Consigne A: Relevez toutes les personnes désignées par leur prénom et leur nom dans le texte sur le calendrier de l'avent.

Extrait du document:
>>>>

Calendrier de l’avent 2023 / 24 visages #10


Du 1er au 24 décembre, chaque jour un visage .
Comme le soulignait Daniel Arasse, 
« le portrait est inévitablement une méditation sur le temps ».
Ce temps de l’avent — du latin adventus : avènement, arrivée du Messie — représente la période qui couvre les quelques semaines précédant Noël.
Que l’on soit croyant ou pas, c’est un moment particulier dans l’attente du solstice d’hiver où le mouvement repart en direction de la lumière.
Une lumière intérieure affleure dans les regards de ces 24 visages choisis dans l’histoire ancienne et contemporaine de la peinture et de la photographie, parce qu’ils m’ont émue, fascinée, captée.

Françoise Gilot et Pablo Picasso à Vallauris, vers 1952, photographie de Robert Doisneau

« […] Un visage aux traits doux, des yeux qui semblent pétiller en permanence, une profondeur dans le regard, d’épais cheveux qu’elle laisse libres ou qu’elle noue savamment dans des coiffures à la mode. Françoise Gilot a vingt-et-un ans lorsque son destin croise celui de Pablo Picasso.
C’est le joli mois de mai, année 1943. Ce soir-là, elle entre avec une amie dans un restaurant où il se trouve aussi, en compagnie de Dora Maar, sa compagne du moment.
Il l’invite à venir le voir, lui et son travail. Elle se rend à son atelier rue des Grands-Augustins, une fois, deux fois, plusieurs fois. Picasso lui fait l’honneur d’aller voir sa toute première exposition.

<<<<

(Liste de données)
>>>>

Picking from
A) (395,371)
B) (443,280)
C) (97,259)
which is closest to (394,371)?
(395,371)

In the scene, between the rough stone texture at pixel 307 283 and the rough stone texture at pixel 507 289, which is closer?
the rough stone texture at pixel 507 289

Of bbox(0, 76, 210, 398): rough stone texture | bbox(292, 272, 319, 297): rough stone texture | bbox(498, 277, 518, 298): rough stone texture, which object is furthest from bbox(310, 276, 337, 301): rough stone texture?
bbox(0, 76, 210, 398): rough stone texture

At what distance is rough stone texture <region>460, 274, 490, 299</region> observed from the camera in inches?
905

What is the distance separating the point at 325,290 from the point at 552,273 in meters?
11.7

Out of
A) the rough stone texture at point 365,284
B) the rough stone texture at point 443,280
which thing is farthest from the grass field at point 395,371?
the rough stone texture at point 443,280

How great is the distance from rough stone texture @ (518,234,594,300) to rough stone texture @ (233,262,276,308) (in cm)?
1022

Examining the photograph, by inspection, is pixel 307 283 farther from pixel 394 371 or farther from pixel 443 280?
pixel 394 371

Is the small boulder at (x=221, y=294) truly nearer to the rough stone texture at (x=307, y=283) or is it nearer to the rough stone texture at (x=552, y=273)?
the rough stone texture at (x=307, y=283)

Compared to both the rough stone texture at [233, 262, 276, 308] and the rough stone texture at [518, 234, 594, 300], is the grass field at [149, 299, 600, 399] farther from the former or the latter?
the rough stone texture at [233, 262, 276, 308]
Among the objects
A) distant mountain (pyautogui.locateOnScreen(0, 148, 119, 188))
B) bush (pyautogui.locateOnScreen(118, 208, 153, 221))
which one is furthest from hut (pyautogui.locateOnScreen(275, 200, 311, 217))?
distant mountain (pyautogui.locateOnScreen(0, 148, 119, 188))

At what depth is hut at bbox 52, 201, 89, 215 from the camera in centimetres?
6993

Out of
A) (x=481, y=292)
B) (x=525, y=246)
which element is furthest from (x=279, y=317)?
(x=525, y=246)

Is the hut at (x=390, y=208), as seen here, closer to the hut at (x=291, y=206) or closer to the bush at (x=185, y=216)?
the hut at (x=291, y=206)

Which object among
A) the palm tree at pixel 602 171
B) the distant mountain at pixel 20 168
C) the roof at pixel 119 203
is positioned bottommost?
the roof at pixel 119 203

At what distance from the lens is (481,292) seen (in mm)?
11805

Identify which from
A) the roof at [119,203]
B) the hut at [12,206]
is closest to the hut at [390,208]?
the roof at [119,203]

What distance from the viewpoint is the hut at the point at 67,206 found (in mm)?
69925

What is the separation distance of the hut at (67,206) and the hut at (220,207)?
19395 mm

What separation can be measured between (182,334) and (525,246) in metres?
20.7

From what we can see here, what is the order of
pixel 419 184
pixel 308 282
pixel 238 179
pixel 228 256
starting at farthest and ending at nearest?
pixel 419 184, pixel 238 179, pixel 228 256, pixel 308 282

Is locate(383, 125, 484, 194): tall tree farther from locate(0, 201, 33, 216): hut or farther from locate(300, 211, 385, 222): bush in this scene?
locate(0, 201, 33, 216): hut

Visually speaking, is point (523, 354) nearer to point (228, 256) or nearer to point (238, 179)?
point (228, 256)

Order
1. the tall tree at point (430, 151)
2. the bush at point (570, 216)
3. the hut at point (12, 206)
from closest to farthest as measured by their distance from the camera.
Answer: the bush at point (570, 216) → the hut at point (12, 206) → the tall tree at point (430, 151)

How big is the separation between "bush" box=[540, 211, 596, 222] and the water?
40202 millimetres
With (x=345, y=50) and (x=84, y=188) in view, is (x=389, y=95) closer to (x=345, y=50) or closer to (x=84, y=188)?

<<<<

Consigne B: Transcrivez sans rien modifier la partie de la liste de données allant de la ligne contenant « What separation can » jusqu'à la fin de cette liste, ces deux bornes comprises.

Corrigé A: Daniel Arasse, Françoise Gilot, Pablo Picasso, Robert Doisneau, Dora Maar

Corrigé B:
What separation can be measured between (182,334) and (525,246) in metres?
20.7

From what we can see here, what is the order of
pixel 419 184
pixel 308 282
pixel 238 179
pixel 228 256
starting at farthest and ending at nearest?
pixel 419 184, pixel 238 179, pixel 228 256, pixel 308 282

Is locate(383, 125, 484, 194): tall tree farther from locate(0, 201, 33, 216): hut or farther from locate(300, 211, 385, 222): bush in this scene?
locate(0, 201, 33, 216): hut

Visually speaking, is point (523, 354) nearer to point (228, 256) or nearer to point (238, 179)?
point (228, 256)

Order
1. the tall tree at point (430, 151)
2. the bush at point (570, 216)
3. the hut at point (12, 206)
from closest to farthest as measured by their distance from the camera.
Answer: the bush at point (570, 216) → the hut at point (12, 206) → the tall tree at point (430, 151)

How big is the separation between "bush" box=[540, 211, 596, 222] and the water?
40202 millimetres
With (x=345, y=50) and (x=84, y=188) in view, is (x=389, y=95) closer to (x=345, y=50) or closer to (x=84, y=188)?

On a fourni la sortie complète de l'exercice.